Overview and Purpose of the Good Practices for Financial Consumer Protection
A strong consumer protection regime is key to ensuring that expanded access to financial services benefits consumers, enabling them to make well-informed decisions on how best to use financial services, building trust in the formal financial sector, and contributing to healthy and competitive financial markets.
To increase its practical utility to policymakers, the 2017 edition of the Good Practices comprehensively updates and expands upon the previous edition (published in 2012). The 2017 Good Practices incorporates new approaches, research, and international guidance on financial consumer protection. It expands on priority areas, including supervisory techniques, effective disclosure, and fair business practices. Emerging issues such as those related to digital channels, innovative products and business models, and new types of providers of financial services have been included. Finally, the Good Practices includes greater detail on policy considerations for effective implementation of regulatory approaches, a key challenge in many countries.
The Good Practices is designed as both a comprehensive reference and an assessment tool for country-level policymakers and regulators. It is intended to serve as a practical, helpful collection of good practices in financial consumer protection, drawing from successful practices seen around the world and consolidating, complementing, and expanding upon high-level international principles and guidelines.
Scope and Structure of the 2017 Good Practices for Financial Consumer Protection
The 2017 Good Practices follows a functional structure, with chapters on the following types of products and services:
- Chapter 1: Deposit and Credit Products and Services
- Chapter 2: Insurance
- Chapter 3: Private Pensions
- Chapter 4: Securities
- Annex A: Retail Payment Services
- Annex B: Credit Reporting Systems
- Annex C: Financial Capability
Each chapter lays out good practices in the following areas:
- Legal and supervisory framework: legal framework, institutional arrangements and mandates, supervisory activities, enforcement, etc.
- Disclosure and transparency: format and manner of disclosure, disclosure of terms and conditions, key facts statements, etc.
- Fair treatment and business conduct: unfair terms and conditions, unfair practices, product suitability, sales practices, agents, compensation, etc.

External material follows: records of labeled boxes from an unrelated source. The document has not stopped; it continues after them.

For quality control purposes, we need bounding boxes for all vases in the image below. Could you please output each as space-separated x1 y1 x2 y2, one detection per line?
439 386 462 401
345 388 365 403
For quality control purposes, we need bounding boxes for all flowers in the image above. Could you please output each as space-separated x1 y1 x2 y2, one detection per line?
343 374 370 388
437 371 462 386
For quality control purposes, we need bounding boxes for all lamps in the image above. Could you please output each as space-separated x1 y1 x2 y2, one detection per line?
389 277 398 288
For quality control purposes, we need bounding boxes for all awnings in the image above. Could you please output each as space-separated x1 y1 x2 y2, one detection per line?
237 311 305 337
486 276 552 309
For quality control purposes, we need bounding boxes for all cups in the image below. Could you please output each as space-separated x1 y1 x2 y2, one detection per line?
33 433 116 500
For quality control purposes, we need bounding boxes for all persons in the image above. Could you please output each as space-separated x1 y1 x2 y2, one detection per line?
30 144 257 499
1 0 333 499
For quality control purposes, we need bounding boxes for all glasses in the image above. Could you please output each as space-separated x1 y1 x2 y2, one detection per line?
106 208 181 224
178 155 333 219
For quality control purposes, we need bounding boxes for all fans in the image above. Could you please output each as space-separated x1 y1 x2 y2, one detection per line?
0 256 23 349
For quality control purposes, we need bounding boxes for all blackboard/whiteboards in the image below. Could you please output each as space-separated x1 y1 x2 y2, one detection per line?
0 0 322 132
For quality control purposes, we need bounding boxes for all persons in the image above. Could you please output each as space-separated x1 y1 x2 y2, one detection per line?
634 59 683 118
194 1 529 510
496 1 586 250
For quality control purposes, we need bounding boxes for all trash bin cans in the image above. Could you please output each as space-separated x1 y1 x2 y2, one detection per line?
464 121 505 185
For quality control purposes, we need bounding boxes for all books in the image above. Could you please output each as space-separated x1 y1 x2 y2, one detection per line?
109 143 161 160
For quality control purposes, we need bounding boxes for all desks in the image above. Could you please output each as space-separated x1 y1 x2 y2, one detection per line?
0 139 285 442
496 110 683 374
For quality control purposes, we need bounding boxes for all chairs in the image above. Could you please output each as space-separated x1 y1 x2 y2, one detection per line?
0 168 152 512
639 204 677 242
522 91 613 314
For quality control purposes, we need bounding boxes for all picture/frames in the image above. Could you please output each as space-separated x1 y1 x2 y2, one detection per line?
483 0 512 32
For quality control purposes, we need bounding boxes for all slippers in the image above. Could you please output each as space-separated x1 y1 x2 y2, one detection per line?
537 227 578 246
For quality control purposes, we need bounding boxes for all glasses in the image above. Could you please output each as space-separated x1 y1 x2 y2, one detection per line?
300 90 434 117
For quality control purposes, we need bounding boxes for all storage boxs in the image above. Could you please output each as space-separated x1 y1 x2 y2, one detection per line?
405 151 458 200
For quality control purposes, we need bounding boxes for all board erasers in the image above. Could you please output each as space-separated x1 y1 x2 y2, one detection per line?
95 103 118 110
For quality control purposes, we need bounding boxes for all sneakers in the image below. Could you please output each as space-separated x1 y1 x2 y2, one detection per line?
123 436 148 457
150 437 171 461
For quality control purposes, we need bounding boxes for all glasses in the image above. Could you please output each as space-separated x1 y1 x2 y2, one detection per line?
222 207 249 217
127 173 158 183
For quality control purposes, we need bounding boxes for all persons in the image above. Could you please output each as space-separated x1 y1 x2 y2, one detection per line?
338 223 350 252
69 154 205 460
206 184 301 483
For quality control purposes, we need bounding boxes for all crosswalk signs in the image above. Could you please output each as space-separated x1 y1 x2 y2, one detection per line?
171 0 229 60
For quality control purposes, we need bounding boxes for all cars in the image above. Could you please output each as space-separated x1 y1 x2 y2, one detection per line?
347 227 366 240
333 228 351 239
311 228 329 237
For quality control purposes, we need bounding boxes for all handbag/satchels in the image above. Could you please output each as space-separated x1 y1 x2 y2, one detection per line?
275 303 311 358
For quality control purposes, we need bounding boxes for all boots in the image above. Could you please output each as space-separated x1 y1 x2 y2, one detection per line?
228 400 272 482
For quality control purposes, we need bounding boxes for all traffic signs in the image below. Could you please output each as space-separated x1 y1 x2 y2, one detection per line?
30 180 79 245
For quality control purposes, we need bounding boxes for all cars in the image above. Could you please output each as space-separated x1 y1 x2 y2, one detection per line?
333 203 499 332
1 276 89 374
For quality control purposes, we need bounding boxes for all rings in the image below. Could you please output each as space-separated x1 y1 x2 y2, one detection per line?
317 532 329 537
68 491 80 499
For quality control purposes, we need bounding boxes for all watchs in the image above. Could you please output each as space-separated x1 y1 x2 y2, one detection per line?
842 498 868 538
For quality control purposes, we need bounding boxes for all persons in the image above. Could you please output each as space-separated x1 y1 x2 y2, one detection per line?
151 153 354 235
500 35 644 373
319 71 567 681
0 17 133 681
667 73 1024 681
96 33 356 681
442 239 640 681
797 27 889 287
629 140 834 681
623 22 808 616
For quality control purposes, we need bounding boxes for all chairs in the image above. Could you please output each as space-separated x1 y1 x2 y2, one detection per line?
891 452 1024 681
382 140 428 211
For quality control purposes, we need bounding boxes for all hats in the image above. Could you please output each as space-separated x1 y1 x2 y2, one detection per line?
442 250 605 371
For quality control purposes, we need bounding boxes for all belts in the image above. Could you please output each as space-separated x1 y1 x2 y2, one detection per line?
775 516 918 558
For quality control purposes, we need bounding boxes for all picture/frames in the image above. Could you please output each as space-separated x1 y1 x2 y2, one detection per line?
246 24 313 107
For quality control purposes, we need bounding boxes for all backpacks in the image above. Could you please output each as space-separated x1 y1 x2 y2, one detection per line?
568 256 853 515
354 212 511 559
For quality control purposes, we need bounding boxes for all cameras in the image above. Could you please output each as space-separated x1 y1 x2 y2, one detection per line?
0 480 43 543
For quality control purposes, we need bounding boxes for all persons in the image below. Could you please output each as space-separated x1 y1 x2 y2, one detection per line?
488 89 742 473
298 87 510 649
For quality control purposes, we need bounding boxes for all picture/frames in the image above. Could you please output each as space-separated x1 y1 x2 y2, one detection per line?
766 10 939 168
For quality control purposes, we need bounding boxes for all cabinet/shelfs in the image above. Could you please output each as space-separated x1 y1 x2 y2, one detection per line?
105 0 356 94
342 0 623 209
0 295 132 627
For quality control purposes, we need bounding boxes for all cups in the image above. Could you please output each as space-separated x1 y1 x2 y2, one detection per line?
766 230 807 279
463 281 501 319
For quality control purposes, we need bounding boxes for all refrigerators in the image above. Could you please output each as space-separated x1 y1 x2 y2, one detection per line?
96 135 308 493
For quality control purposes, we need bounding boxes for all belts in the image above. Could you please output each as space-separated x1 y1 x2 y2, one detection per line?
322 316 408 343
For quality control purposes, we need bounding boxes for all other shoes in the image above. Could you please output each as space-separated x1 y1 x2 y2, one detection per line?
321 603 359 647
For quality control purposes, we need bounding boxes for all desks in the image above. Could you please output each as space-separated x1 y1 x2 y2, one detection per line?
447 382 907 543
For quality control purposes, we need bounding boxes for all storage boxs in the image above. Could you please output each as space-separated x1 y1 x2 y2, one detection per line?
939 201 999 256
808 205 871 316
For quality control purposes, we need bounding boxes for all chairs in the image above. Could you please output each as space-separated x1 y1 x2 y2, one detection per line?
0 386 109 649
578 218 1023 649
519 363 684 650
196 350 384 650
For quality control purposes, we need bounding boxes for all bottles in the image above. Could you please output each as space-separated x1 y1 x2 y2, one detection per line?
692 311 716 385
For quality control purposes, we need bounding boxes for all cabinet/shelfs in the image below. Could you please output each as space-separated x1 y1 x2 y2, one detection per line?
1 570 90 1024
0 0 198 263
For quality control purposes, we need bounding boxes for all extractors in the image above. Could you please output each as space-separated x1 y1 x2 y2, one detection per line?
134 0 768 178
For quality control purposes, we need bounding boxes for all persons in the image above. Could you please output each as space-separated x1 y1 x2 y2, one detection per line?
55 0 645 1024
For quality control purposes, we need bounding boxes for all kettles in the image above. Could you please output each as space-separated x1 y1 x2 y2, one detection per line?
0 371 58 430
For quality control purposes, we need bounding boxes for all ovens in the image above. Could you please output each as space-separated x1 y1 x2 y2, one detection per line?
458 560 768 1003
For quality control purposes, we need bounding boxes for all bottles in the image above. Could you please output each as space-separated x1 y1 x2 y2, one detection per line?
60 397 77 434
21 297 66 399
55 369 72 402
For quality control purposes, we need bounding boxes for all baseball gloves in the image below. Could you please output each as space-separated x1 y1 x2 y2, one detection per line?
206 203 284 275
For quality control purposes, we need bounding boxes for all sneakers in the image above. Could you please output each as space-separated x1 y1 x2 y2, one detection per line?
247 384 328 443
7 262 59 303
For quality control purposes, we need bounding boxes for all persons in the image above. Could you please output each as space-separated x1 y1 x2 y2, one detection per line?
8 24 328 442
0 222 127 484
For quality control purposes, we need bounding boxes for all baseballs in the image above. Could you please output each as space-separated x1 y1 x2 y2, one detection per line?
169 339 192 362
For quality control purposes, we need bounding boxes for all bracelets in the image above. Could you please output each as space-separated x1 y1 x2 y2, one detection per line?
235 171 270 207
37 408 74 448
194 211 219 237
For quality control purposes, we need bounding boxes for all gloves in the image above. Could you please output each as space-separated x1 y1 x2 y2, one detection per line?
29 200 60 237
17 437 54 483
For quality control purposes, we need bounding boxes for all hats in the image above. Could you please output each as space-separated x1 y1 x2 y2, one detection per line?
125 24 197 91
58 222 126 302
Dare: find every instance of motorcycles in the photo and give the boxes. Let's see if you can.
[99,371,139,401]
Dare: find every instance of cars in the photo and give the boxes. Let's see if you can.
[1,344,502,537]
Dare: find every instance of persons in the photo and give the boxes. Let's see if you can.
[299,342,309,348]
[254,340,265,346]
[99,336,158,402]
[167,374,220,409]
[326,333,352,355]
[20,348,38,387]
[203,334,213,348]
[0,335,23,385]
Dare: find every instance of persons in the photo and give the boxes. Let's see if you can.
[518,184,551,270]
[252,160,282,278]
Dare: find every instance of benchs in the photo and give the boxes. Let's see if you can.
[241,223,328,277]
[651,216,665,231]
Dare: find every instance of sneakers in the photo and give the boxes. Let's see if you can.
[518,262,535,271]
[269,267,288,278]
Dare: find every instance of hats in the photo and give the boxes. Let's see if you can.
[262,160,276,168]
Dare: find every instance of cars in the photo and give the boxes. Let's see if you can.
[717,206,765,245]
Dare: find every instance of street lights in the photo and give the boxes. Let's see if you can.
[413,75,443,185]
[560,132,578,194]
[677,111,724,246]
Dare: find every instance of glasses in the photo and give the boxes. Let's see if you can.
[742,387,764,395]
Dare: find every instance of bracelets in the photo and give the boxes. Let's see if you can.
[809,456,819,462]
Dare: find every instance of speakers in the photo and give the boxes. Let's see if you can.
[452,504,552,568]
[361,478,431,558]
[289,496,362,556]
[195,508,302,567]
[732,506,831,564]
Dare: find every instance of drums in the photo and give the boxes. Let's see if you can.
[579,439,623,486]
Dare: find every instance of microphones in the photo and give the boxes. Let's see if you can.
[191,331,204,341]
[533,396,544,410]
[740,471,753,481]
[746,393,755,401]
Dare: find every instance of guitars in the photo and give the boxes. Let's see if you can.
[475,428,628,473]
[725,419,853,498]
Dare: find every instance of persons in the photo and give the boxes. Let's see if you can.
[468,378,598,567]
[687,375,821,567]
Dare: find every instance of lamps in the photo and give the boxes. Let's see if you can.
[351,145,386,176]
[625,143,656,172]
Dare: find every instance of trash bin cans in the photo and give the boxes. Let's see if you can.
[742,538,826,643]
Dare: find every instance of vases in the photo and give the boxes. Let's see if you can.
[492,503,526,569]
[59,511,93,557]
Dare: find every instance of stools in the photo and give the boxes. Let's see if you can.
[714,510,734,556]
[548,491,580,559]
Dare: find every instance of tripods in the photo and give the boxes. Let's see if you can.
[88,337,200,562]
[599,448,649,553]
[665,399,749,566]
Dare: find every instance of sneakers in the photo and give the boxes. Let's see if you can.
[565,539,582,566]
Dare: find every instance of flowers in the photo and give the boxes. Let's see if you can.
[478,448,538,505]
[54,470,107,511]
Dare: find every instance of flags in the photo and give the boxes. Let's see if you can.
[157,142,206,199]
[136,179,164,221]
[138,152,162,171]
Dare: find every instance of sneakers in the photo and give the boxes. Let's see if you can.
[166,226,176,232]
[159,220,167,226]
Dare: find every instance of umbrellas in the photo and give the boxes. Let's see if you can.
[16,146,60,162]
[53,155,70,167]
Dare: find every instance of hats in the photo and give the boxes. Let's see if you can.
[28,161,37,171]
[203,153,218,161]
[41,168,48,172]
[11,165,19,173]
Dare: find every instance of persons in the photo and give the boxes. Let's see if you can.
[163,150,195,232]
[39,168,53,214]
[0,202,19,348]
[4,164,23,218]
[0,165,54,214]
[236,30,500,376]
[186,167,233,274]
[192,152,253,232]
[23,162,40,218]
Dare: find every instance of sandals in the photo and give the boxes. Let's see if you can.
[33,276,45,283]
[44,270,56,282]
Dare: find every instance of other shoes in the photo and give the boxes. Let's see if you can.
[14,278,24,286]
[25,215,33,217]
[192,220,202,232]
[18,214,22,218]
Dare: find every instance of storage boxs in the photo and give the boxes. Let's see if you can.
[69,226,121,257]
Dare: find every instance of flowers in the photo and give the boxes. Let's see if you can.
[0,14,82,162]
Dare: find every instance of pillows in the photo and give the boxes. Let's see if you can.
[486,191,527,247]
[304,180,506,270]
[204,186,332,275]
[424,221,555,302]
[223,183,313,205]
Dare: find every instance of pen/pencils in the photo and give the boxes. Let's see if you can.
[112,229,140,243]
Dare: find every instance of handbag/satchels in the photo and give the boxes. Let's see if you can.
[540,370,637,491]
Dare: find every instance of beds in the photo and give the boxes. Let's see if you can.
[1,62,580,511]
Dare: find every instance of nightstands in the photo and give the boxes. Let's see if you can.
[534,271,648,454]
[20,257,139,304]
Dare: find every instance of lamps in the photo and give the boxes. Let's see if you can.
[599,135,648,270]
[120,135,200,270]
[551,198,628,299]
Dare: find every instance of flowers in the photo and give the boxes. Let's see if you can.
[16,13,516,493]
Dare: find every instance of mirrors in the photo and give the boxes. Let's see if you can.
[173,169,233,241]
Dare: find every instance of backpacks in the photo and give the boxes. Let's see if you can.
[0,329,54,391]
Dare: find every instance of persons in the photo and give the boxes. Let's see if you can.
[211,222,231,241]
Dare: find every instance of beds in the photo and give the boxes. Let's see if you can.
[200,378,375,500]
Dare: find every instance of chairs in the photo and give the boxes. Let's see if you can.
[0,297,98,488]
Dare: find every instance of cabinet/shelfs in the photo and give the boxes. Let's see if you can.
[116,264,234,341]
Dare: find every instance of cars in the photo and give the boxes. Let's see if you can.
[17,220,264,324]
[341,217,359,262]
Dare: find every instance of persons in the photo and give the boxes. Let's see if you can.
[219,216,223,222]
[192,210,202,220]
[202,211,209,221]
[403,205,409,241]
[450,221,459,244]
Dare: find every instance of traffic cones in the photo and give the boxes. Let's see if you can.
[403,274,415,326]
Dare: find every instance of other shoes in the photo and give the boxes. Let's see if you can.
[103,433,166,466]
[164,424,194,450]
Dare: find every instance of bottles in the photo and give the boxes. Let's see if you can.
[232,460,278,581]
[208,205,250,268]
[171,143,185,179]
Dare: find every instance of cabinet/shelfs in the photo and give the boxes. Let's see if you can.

- Data protection and privacy: lawful collection and usage of customer data, confidentiality and security of customer information, sharing customer information, etc.
- Dispute resolution mechanisms: internal complaints handling, out-of-court formal dispute resolution mechanisms, etc.
Each good practice describes the key elements that policymakers and regulators should consider acting upon, such as the elements to ensure effective disclosure of terms and conditions, or the requirements necessary to ensure that remuneration policies encourage responsible conduct and minimize conflicts of interest. Each good practice is accompanied by detailed explanatory notes that expand on its intent and purpose and provide practical guidance and country examples of implementation, including considerations for trade-offs, proportionality, and compliance costs.